Bei der Fettabsaugung ist die Infektions- und Blutungsgefahr gering. "Wenn man große Mengen Fett absaugt, steigt das Thrombose- und Embolierisiko an, wenn man nicht entsprechende Vorsorgemaßnahmen trifft". Das heiße, dass Patienten Spritzen zur Thromboseprophylaxe und Infusioonen bekommen und Stützstrümpfe tragen.
Beim Facelifting besteht ein spezielles Risiko für eine Durchblutungsstörung der abgelösten Hautareale, was zu bleibenden Narben führen kann. Eine weitere Gefahr ist die Schädigung von einem Teil des Gesichtsnervs, eine sogenannte Facialisparese, durch die es dann zu Lähmungen von Gesichtsmuskeln kommen kann. Wegen solcher nicht unerheblichen Gefahren sollte jeder Arzt, der Schönheits-OPs durchführt, zwar den Patienten anhören, aber auch seine eigene Schmerzgrenze haben, in welchen Fällen er eine Operation ablehnt, empfiehlt Müller.
Und wenn eine Operation infrage kommt, müsse der Patient ausführlich auf diese Risiken hingewiesen werden - und auch auf weitere Kosten. So ist zum Beispiel davon auszugehen, dass eine Frau, der ein Brustimplantat eingesetzt wird, sich mehrere Male operieren lassen muss, weil sich um das Implantat eine Kapsel aus Bindegewebe bildet, die sogenannte Kapselfibrose. Die Kosten für diese Folgeeingriffe muss sie dann selbst bezahlen. Auch bei der Fettabsaugung legt Müller strenge Kriterien an: "Ich sauge nur Fett ab, wenn es sich um eine Erkrankung handelt, bei der es zu starken Fettansammlungen in Hüften und Beinen kommt, dem sogenannten Lipödem, oder Frauen veranlagungsbedingte Fettansammlungen an den Oberschenkeln, sogenannte Reithosen, haben. Wer überall Fettansammlungen hat, sollte abnehmen. Eine Fettsabsaugung als Alternative zur Gewichtsreduktion lehne ich ab", sagt Müller.

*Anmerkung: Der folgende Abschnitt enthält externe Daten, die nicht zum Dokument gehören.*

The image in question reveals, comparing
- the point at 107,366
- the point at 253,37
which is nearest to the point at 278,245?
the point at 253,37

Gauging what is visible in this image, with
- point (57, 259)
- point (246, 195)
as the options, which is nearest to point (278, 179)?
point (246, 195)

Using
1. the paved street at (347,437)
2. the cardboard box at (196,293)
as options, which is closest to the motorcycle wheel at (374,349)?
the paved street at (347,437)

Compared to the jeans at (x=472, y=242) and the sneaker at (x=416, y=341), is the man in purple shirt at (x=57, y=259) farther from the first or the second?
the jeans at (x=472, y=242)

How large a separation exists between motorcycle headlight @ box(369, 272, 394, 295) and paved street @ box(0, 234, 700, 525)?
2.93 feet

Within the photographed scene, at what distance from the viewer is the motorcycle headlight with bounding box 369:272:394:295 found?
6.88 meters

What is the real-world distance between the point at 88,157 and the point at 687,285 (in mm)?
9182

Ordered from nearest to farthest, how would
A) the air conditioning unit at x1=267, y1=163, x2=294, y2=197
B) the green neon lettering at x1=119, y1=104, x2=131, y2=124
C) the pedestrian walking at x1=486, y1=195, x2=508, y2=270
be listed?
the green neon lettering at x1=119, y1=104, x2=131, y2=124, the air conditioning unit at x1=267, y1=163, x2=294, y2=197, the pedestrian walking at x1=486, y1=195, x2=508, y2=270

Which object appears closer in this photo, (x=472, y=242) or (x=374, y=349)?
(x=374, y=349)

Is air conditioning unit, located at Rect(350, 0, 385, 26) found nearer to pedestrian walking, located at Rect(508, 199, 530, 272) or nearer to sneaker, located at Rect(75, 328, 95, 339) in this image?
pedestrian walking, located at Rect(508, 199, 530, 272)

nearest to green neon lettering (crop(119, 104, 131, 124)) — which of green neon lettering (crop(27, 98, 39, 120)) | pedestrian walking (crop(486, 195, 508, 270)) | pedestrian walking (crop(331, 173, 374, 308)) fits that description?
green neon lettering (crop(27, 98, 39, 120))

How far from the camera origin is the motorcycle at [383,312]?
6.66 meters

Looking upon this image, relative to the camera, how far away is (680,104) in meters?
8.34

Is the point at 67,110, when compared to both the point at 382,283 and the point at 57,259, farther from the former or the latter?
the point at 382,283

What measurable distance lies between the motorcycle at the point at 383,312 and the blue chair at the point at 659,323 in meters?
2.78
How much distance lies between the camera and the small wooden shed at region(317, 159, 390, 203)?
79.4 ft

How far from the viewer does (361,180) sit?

Wichtig ist auch, die psychologische Seite solcher Operationswünsche zu betrachten. "Die Sehnsucht nach Schönheit ist etwas Normales. Und Menschen, die schöner sind, werden belohnt. So bekommen zum Beispiel schöne Kinder bessere Noten, und schöne Erwachsene machen schneller Karriere", sagt Privatdozentin Dr. Aglaja Stirn, Chefärztin der Abteilung für Psychosomatik am Asklepios-Westklinikum in Rissen. Insofern versuchen mehr Menschen in der heutigen Leistungsgesellschaft auch schöner zu sein. Allerdings, so die Psychosomatik-Spezialistin, hätten eigene Untersuchungen auch gezeigt, dass die Hälfte der Menschen, die sich einer solchen OP unterziehen, psychisch auffällig sei: "Sie haben mehr Depressionen, mehr Ängste, mehr Selbstunsicherheit." Zwischen fünf und 15 Prozent der Patienten leiden an einer sogenannten Körperdysmorphophobie. Das ist eine Störung, bei der die Betroffenen Angst haben, dass ihr Körper verunstaltet ist. "Bei diesen Patienten hilft keine Operation. Sie würden auch danach nicht zufrieden sein", sagt Stirn.
Deswegen appelliert Stirn an Ärzte, Patienten psychologische Hilfe zu empfehlen, wenn deren Wunsch nach einer Schönheits-OP für sie nicht nachvollziehbar ist. Auch unsicheren Patienten rät sie vor einer OP zu einem Gespräch mit einm Psychosomatik-Experten.